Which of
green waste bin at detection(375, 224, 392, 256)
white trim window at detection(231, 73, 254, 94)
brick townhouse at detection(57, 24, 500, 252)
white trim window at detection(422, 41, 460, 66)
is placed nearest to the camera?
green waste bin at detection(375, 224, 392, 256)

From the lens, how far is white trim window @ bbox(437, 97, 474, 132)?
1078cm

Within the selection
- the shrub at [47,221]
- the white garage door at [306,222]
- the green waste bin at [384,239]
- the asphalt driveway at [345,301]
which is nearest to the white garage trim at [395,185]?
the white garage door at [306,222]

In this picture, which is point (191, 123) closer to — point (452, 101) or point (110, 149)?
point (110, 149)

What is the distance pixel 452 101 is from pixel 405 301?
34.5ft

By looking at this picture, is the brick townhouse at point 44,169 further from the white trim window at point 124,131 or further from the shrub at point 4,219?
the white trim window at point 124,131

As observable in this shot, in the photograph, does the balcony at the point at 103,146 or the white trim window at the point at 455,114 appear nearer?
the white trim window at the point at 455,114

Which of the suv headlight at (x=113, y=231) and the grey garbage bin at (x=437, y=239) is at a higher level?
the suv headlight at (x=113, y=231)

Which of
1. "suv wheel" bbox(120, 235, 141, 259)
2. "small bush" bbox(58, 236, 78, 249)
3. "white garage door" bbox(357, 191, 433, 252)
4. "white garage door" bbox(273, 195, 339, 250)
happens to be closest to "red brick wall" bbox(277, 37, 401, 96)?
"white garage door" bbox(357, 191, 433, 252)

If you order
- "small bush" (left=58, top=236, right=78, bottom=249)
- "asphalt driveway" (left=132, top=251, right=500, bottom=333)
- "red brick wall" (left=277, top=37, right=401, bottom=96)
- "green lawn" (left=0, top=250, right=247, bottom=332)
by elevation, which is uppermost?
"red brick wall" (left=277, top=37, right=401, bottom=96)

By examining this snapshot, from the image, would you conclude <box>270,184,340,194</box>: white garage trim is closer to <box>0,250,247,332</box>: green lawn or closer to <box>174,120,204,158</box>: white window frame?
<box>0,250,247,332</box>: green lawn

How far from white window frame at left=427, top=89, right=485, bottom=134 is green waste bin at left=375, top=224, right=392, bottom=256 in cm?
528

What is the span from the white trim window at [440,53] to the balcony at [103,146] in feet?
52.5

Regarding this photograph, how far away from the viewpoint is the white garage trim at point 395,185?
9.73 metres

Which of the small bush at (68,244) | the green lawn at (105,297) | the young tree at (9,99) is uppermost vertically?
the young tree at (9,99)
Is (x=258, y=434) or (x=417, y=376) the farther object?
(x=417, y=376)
==
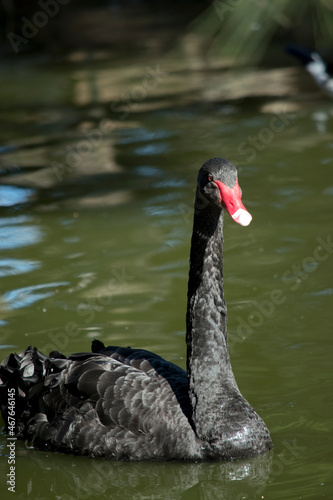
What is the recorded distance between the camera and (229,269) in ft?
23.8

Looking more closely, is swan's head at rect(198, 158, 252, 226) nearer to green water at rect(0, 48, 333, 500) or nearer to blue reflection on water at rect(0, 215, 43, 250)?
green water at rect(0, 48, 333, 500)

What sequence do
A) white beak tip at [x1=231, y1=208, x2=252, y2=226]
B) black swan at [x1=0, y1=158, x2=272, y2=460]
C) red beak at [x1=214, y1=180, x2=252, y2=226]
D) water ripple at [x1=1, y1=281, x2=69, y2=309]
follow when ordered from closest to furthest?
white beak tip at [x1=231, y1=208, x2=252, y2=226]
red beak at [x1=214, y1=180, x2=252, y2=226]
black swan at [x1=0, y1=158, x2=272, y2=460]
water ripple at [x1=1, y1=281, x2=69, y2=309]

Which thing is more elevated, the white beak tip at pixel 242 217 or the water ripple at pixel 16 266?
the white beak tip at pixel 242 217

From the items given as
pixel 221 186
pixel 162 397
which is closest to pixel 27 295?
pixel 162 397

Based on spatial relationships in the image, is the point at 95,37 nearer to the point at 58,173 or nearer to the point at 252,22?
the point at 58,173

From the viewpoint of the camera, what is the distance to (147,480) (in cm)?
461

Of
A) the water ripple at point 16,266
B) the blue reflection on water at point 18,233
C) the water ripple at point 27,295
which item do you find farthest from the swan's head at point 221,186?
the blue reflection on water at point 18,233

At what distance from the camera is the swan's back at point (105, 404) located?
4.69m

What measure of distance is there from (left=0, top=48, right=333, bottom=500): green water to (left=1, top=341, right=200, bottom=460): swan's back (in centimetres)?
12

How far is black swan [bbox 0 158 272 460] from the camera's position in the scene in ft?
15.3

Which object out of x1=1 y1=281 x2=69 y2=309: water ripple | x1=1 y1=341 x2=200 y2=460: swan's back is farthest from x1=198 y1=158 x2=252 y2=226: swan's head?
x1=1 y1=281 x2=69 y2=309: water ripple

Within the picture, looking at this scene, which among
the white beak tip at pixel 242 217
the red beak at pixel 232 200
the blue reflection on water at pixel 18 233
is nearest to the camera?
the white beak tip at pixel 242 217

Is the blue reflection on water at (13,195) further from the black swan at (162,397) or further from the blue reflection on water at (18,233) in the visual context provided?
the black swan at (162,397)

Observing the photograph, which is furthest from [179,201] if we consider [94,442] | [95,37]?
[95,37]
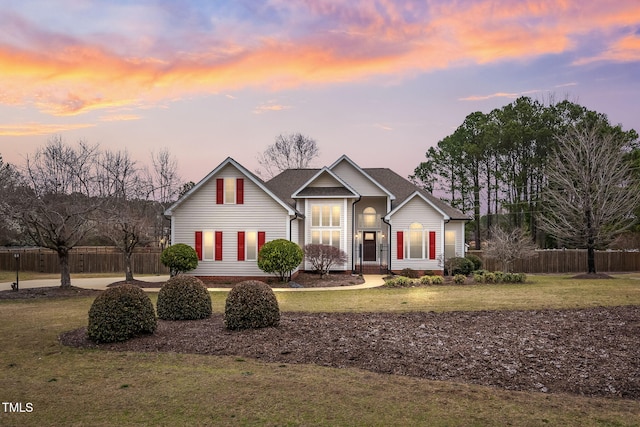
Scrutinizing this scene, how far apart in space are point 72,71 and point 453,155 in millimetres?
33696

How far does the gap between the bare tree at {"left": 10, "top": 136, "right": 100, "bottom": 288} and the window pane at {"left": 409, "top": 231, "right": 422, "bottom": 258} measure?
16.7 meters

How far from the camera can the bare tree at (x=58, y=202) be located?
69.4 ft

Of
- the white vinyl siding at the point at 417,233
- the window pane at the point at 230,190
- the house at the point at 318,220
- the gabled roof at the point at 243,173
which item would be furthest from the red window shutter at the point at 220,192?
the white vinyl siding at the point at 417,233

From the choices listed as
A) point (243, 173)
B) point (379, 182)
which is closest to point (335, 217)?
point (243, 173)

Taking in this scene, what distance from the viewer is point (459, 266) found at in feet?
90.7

▸ **What you should do**
Copy out every line in the material above that contains the word "between", with case counting.

▸ **Complete answer**
What is the recorded distance between the camera and (229,269) in ft?
How far does the gap between the bare tree at {"left": 10, "top": 136, "right": 100, "bottom": 288} and the window pane at {"left": 409, "top": 231, "right": 422, "bottom": 258} measure?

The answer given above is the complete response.